§ **Task to complete**
Convert all the records below into a Markdown table with two columns, Row and Line. Each nonblank line gets its own numbered row, blank lines are skipped, and the pictures are left out of the answer.

[Scene question records]
◇ ◇ ◇ ◇
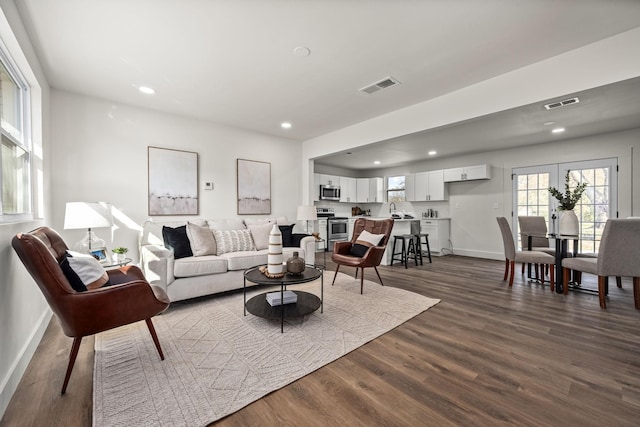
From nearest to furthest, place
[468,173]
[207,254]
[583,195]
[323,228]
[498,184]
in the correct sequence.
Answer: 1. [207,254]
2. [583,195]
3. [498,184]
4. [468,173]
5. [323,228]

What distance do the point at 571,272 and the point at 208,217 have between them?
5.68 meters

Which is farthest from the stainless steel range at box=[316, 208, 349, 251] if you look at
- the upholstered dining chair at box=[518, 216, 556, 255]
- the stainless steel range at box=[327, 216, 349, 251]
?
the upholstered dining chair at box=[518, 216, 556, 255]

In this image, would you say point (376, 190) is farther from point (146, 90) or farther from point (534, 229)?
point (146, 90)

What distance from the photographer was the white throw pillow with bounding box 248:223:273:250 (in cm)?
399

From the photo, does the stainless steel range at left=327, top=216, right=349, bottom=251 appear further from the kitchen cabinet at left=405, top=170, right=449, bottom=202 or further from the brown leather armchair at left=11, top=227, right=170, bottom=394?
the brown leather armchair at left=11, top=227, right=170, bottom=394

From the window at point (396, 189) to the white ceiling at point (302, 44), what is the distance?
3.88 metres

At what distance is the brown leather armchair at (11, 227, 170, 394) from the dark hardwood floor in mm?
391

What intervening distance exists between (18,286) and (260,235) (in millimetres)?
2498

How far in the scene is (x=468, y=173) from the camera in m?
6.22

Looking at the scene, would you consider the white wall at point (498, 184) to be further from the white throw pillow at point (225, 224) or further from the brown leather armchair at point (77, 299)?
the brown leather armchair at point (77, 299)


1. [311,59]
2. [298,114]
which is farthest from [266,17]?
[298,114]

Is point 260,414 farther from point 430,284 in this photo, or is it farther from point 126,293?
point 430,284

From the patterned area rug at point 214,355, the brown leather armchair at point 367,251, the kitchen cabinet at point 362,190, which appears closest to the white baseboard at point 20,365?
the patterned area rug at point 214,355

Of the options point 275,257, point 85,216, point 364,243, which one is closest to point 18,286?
◇ ◇ ◇ ◇
§ **Result**
| Row | Line |
|---|---|
| 1 | From nearest to furthest, place |
| 2 | [468,173] |
| 3 | [207,254] |
| 4 | [583,195] |
| 5 | [323,228] |
| 6 | [498,184] |
| 7 | in the correct sequence. |
| 8 | Answer: 1. [207,254] |
| 9 | 2. [583,195] |
| 10 | 3. [498,184] |
| 11 | 4. [468,173] |
| 12 | 5. [323,228] |
| 13 | What distance do the point at 571,272 and the point at 208,217 have between them? |
| 14 | 5.68 meters |
| 15 | Which is farthest from the stainless steel range at box=[316, 208, 349, 251] if you look at |
| 16 | - the upholstered dining chair at box=[518, 216, 556, 255] |
| 17 | - the stainless steel range at box=[327, 216, 349, 251] |
| 18 | ? |
| 19 | the upholstered dining chair at box=[518, 216, 556, 255] |
| 20 | In this image, would you say point (376, 190) is farther from point (146, 90) or farther from point (534, 229)? |
| 21 | point (146, 90) |
| 22 | What distance from the photographer was the white throw pillow with bounding box 248:223:273:250 (in cm)? |
| 23 | 399 |
| 24 | From the photo, does the stainless steel range at left=327, top=216, right=349, bottom=251 appear further from the kitchen cabinet at left=405, top=170, right=449, bottom=202 or further from the brown leather armchair at left=11, top=227, right=170, bottom=394? |
| 25 | the brown leather armchair at left=11, top=227, right=170, bottom=394 |
| 26 | From the window at point (396, 189) to the white ceiling at point (302, 44), what is the distance? |
| 27 | 3.88 metres |
| 28 | At what distance is the brown leather armchair at (11, 227, 170, 394) from the dark hardwood floor in mm? |
| 29 | 391 |
| 30 | What intervening distance exists between (18,286) and (260,235) (in millimetres)? |
| 31 | 2498 |
| 32 | How far in the scene is (x=468, y=173) from the camera in m? |
| 33 | 6.22 |
| 34 | Looking at the scene, would you consider the white wall at point (498, 184) to be further from the white throw pillow at point (225, 224) or further from the brown leather armchair at point (77, 299)? |
| 35 | the brown leather armchair at point (77, 299) |
| 36 | 1. [311,59] |
| 37 | 2. [298,114] |
| 38 | which is farthest from [266,17]? |
| 39 | [298,114] |
| 40 | Is point 260,414 farther from point 430,284 in this photo, or is it farther from point 126,293? |
| 41 | point 430,284 |
| 42 | From the patterned area rug at point 214,355, the brown leather armchair at point 367,251, the kitchen cabinet at point 362,190, which appears closest to the white baseboard at point 20,365? |
| 43 | the patterned area rug at point 214,355 |
| 44 | Of the options point 275,257, point 85,216, point 364,243, which one is closest to point 18,286? |